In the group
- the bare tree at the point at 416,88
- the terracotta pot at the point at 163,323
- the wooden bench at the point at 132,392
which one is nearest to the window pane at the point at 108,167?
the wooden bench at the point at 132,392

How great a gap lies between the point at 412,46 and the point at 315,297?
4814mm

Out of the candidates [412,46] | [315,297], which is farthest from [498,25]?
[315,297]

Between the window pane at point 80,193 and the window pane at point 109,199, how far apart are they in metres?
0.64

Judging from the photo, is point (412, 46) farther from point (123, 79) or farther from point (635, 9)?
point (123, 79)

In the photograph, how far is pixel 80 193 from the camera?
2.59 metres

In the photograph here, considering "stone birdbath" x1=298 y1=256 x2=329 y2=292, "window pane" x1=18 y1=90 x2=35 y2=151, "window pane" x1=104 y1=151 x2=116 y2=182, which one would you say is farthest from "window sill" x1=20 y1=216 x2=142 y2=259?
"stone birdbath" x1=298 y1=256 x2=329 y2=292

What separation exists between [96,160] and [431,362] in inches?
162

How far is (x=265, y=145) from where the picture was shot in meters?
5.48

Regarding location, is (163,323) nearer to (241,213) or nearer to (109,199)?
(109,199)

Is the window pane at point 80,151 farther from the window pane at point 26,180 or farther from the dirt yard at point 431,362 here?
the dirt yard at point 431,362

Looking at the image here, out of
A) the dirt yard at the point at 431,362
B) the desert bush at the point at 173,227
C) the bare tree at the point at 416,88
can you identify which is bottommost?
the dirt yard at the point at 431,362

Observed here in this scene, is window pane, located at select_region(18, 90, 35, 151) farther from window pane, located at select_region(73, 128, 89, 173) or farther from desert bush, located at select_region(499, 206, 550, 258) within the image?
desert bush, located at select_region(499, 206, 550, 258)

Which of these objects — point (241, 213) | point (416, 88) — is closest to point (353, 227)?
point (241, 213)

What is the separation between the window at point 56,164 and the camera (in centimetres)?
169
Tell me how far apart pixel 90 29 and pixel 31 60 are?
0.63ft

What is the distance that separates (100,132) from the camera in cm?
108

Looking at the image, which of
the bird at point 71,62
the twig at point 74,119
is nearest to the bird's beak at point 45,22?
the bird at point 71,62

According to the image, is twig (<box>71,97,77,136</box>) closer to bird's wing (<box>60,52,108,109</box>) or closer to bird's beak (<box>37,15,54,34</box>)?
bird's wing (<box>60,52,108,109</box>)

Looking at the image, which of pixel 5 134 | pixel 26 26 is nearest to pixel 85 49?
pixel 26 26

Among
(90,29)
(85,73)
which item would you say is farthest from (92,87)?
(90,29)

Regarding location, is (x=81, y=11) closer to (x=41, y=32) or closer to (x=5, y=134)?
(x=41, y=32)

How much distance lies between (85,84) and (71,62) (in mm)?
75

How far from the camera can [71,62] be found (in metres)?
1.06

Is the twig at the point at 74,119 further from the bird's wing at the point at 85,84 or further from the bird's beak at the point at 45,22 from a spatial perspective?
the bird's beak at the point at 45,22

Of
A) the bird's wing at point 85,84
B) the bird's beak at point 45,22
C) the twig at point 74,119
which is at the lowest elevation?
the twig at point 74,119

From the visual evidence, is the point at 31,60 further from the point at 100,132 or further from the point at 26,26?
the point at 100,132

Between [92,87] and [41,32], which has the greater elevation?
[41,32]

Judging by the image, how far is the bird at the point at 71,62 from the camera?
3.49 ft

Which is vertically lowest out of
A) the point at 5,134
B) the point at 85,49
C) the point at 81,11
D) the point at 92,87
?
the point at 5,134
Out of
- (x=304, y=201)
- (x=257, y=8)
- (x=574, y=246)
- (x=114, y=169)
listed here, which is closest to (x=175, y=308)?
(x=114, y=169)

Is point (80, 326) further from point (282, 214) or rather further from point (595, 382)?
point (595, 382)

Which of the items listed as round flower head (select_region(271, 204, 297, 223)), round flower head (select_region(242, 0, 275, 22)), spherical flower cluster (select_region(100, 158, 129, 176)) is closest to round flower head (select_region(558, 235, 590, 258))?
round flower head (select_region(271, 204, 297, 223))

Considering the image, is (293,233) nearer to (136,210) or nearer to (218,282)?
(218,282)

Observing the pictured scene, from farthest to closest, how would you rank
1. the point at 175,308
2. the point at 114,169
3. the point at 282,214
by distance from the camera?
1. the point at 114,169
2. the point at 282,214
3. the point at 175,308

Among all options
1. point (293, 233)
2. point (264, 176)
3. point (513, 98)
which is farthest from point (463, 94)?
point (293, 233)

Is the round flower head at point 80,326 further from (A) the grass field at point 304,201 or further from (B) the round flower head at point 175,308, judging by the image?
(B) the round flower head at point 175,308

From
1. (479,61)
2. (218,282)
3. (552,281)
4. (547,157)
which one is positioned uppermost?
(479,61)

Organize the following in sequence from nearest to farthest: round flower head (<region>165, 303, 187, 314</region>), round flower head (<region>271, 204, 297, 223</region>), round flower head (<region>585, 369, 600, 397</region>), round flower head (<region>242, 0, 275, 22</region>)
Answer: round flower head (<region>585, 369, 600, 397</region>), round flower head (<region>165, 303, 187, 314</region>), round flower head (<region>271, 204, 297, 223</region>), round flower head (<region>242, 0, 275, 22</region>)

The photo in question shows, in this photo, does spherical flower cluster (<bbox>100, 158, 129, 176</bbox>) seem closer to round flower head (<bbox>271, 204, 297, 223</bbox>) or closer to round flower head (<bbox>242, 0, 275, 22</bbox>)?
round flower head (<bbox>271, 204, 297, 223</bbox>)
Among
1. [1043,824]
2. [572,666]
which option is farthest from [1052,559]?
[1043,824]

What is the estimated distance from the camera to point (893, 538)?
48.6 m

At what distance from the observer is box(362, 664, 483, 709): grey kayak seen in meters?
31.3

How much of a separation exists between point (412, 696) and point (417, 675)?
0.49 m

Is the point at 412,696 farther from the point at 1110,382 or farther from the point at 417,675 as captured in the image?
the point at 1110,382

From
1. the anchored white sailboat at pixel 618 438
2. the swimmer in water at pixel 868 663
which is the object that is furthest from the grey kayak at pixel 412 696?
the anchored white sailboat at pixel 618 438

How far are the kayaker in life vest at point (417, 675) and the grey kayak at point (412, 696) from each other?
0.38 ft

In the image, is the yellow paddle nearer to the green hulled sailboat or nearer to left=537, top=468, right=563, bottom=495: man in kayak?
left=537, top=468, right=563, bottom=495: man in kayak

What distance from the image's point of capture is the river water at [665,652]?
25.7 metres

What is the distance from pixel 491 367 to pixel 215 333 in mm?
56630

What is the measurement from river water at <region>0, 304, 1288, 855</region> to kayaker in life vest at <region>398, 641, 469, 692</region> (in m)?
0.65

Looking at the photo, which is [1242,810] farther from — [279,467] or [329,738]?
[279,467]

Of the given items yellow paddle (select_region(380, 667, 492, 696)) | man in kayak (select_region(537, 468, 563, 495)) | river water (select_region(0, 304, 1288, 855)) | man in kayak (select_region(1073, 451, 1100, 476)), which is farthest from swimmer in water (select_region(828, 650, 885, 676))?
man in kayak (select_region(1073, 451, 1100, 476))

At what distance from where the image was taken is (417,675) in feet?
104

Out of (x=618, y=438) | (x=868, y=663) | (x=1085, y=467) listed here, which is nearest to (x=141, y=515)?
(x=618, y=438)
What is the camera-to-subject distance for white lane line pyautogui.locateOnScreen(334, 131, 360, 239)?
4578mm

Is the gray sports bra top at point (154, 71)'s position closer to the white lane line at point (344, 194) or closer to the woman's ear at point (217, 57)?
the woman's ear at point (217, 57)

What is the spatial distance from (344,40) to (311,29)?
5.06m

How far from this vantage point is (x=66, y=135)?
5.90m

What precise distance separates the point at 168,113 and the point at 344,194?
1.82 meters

WHAT IS NEEDED: Using the material above, print every entry exactly as written.

RESULT OF THIS TASK:
In the group
- the bare tree at the point at 416,88
- the terracotta pot at the point at 163,323
- the wooden bench at the point at 132,392
which one is nearest to the window pane at the point at 108,167?
the wooden bench at the point at 132,392

How great a gap lies between the point at 412,46 and the point at 315,297?
4814mm

Out of the candidates [412,46] | [315,297], which is farthest from [498,25]?
[315,297]

Between the window pane at point 80,193 and the window pane at point 109,199, how far apart are they in metres?
0.64

Judging from the photo, is point (412, 46) farther from point (123, 79) or farther from point (635, 9)?
point (123, 79)

In the photograph, how far is pixel 80 193 from the camera?
2.59 metres

In the photograph here, considering "stone birdbath" x1=298 y1=256 x2=329 y2=292, "window pane" x1=18 y1=90 x2=35 y2=151, "window pane" x1=104 y1=151 x2=116 y2=182, which one would you say is farthest from "window sill" x1=20 y1=216 x2=142 y2=259?
"stone birdbath" x1=298 y1=256 x2=329 y2=292

What separation exists between [96,160] and [431,362] in inches?
162

How far is (x=265, y=145) from where the picture was shot in meters?
5.48

Regarding location, is (163,323) nearer to (241,213) or nearer to (109,199)?
(109,199)

Is the window pane at point 80,151 farther from the window pane at point 26,180 or farther from the dirt yard at point 431,362 here?
the dirt yard at point 431,362

Looking at the image here, out of
A) the dirt yard at the point at 431,362
B) the desert bush at the point at 173,227
C) the bare tree at the point at 416,88
can you identify which is bottommost?
the dirt yard at the point at 431,362

Observed here in this scene, is window pane, located at select_region(18, 90, 35, 151) farther from window pane, located at select_region(73, 128, 89, 173) or farther from desert bush, located at select_region(499, 206, 550, 258) within the image?
desert bush, located at select_region(499, 206, 550, 258)

Which of these objects — point (241, 213) | point (416, 88) — is closest to point (353, 227)?
point (241, 213)

What is the separation between the window at point 56,164 and the camera (in centimetres)?
169
Tell me how far apart pixel 90 29 and pixel 31 60 are?
0.63ft

What is the distance that separates (100,132) from the camera in cm?
108

Looking at the image, which of
the bird at point 71,62
the twig at point 74,119
is nearest to the bird's beak at point 45,22?
the bird at point 71,62

According to the image, is twig (<box>71,97,77,136</box>) closer to bird's wing (<box>60,52,108,109</box>) or closer to bird's beak (<box>37,15,54,34</box>)?
bird's wing (<box>60,52,108,109</box>)

Looking at the image, which of pixel 5 134 | pixel 26 26 is nearest to pixel 85 49?
pixel 26 26

Among
(90,29)
(85,73)
which item would you say is farthest from (92,87)?
(90,29)

Regarding location, is (x=81, y=11) closer to (x=41, y=32) or closer to (x=5, y=134)?
(x=41, y=32)

How much distance lies between (85,84) and (71,62) (in mm)?
75

How far from the camera can [71,62] be found (in metres)?
1.06

Is the twig at the point at 74,119 further from the bird's wing at the point at 85,84 or further from the bird's beak at the point at 45,22 from a spatial perspective?
the bird's beak at the point at 45,22

Of
A) the bird's wing at point 85,84
B) the bird's beak at point 45,22
C) the twig at point 74,119
which is at the lowest elevation?
the twig at point 74,119

From the visual evidence, is the point at 31,60 further from the point at 100,132 or further from the point at 26,26?
the point at 100,132

Between [92,87] and [41,32], which has the greater elevation?
[41,32]

Judging by the image, how far is the bird at the point at 71,62 from the camera?
3.49 ft

Which is vertically lowest out of
A) the point at 5,134
B) the point at 85,49
C) the point at 81,11
D) the point at 92,87
?
the point at 5,134
Out of
- (x=304, y=201)
- (x=257, y=8)
- (x=574, y=246)
- (x=114, y=169)
listed here, which is closest to (x=175, y=308)?
(x=114, y=169)

Is point (80, 326) further from point (282, 214) or rather further from point (595, 382)?
point (595, 382)

Which of the items listed as round flower head (select_region(271, 204, 297, 223)), round flower head (select_region(242, 0, 275, 22)), spherical flower cluster (select_region(100, 158, 129, 176)) is closest to round flower head (select_region(558, 235, 590, 258))?
round flower head (select_region(271, 204, 297, 223))

Considering the image, is (293,233) nearer to (136,210) or nearer to (218,282)?
(218,282)

Observing the pictured scene, from farthest to closest, how would you rank
1. the point at 175,308
2. the point at 114,169
3. the point at 282,214
by distance from the camera?
1. the point at 114,169
2. the point at 282,214
3. the point at 175,308

Among all options
1. point (293, 233)
2. point (264, 176)
3. point (513, 98)
which is farthest from point (463, 94)?
point (293, 233)

Is the round flower head at point 80,326 further from (A) the grass field at point 304,201 or further from (B) the round flower head at point 175,308, judging by the image?
(B) the round flower head at point 175,308

From
1. (479,61)
2. (218,282)
3. (552,281)
4. (547,157)
which one is positioned uppermost?
(479,61)

Organize the following in sequence from nearest to farthest: round flower head (<region>165, 303, 187, 314</region>), round flower head (<region>271, 204, 297, 223</region>), round flower head (<region>585, 369, 600, 397</region>), round flower head (<region>242, 0, 275, 22</region>)
Answer: round flower head (<region>585, 369, 600, 397</region>), round flower head (<region>165, 303, 187, 314</region>), round flower head (<region>271, 204, 297, 223</region>), round flower head (<region>242, 0, 275, 22</region>)

The photo in question shows, in this photo, does spherical flower cluster (<bbox>100, 158, 129, 176</bbox>) seem closer to round flower head (<bbox>271, 204, 297, 223</bbox>) or closer to round flower head (<bbox>242, 0, 275, 22</bbox>)?
round flower head (<bbox>271, 204, 297, 223</bbox>)
Among
1. [1043,824]
2. [572,666]
which option is farthest from [1052,559]?
[1043,824]

What is the estimated distance from the camera to point (893, 538)?
48.6 m

At what distance from the observer is box(362, 664, 483, 709): grey kayak seen in meters?
31.3

How much of a separation exists between point (412, 696) and point (417, 675)?
0.49 m

Is the point at 412,696 farther from the point at 1110,382 or farther from the point at 417,675 as captured in the image?
the point at 1110,382

From
1. the anchored white sailboat at pixel 618 438
2. the swimmer in water at pixel 868 663
which is the object that is furthest from the grey kayak at pixel 412 696?
the anchored white sailboat at pixel 618 438

How far are the kayaker in life vest at point (417, 675) and the grey kayak at point (412, 696) from each other?
0.38 ft

In the image, is the yellow paddle nearer to the green hulled sailboat or nearer to left=537, top=468, right=563, bottom=495: man in kayak?
left=537, top=468, right=563, bottom=495: man in kayak

What distance from the image's point of capture is the river water at [665,652]?
25.7 metres

What is the distance from pixel 491 367 to pixel 215 333 in mm?
56630

What is the measurement from river water at <region>0, 304, 1288, 855</region> to kayaker in life vest at <region>398, 641, 469, 692</region> (in m)?
0.65

Looking at the photo, which is [1242,810] farther from — [279,467] or [329,738]?
[279,467]

Of the given items yellow paddle (select_region(380, 667, 492, 696)) | man in kayak (select_region(537, 468, 563, 495)) | river water (select_region(0, 304, 1288, 855)) | man in kayak (select_region(1073, 451, 1100, 476)), which is farthest from swimmer in water (select_region(828, 650, 885, 676))?
man in kayak (select_region(1073, 451, 1100, 476))

At what distance from where the image was taken is (417,675) in feet?
104

Out of (x=618, y=438) | (x=868, y=663) | (x=1085, y=467) listed here, which is nearest to (x=141, y=515)?
(x=618, y=438)
What is the camera-to-subject distance for white lane line pyautogui.locateOnScreen(334, 131, 360, 239)?
4578mm

Is the gray sports bra top at point (154, 71)'s position closer to the white lane line at point (344, 194) or closer to the woman's ear at point (217, 57)?
the woman's ear at point (217, 57)

What is the spatial distance from (344,40) to (311,29)?
5.06m

How far from this vantage point is (x=66, y=135)?
5.90m

What precise distance separates the point at 168,113 and the point at 344,194?
1.82 meters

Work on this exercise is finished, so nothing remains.